+++ EXCERPTED TEXT

- Active: 1933
- Country: United States
- Branch: Army
- Type: Field artillery
- Motto(s): "Quo Fata Vocant" (Wither the fates call)

= 43rd Field Artillery Battalion (United States) =

The 43rd Field Artillery Battalion was a field artillery battalion of the Regular Army

==Lineage==
Constituted 1 October 1933 in the Regular Army as the 43rd Field Artillery
Redesignated 13 January 1941 as the 43rd Field Artillery Battalion.
Assigned to the 8th Infantry Division (United States) and activated at Fort Jackson, South Carolina 1 June 1941
Inactivated 20 October 1945 at Fort Leonard Wood, Missouri.
(1st Battalion, 43rd Coast Artillery reconstituted and consolidated with the 43rd Field Artillery Battalion 28 June 1950)

++++++
+++ ENTRIES SUPPLIED

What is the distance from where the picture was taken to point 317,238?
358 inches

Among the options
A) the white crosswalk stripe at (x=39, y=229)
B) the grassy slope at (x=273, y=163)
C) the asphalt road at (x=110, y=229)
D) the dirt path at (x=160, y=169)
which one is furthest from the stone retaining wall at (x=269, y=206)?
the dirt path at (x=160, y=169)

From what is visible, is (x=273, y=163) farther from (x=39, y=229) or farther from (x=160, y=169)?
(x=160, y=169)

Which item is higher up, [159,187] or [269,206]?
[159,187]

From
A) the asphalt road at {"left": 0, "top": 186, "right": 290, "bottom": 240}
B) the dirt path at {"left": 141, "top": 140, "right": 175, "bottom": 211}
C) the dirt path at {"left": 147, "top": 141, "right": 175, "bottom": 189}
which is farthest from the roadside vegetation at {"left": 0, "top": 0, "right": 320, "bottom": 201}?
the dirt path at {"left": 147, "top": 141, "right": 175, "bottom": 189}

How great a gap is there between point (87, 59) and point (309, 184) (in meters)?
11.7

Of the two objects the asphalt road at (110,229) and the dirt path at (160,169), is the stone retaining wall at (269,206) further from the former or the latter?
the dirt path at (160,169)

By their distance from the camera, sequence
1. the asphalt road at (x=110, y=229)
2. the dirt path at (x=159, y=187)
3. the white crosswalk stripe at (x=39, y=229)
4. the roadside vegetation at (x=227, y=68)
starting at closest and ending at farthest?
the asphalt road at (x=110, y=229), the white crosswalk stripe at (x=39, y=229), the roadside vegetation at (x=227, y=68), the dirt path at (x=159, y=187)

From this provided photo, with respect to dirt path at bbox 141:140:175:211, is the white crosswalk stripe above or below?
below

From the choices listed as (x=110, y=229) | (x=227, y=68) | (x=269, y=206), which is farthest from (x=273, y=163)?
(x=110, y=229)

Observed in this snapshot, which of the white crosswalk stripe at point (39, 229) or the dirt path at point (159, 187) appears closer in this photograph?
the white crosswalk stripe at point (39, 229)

++++++

TASK LIST
1/ Answer these questions from the article on the 43rd Field Artillery Battalion:
(a) Which branch does the list at the top of the article give for the battalion?
(b) On what date did the unit receive the name "43rd Field Artillery Battalion"?
(c) Where was the battalion inactivated?
2/ Reproduce the article on the 43rd Field Artillery Battalion word for word, starting with "Assigned to the" and going on through "28 June 1950)".

COMPLETED EXERCISE
1/
(a) Army
(b) 13 January 1941
(c) Fort Leonard Wood, Missouri

2/
Assigned to the 8th Infantry Division (United States) and activated at Fort Jackson, South Carolina 1 June 1941
Inactivated 20 October 1945 at Fort Leonard Wood, Missouri.
(1st Battalion, 43rd Coast Artillery reconstituted and consolidated with the 43rd Field Artillery Battalion 28 June 1950)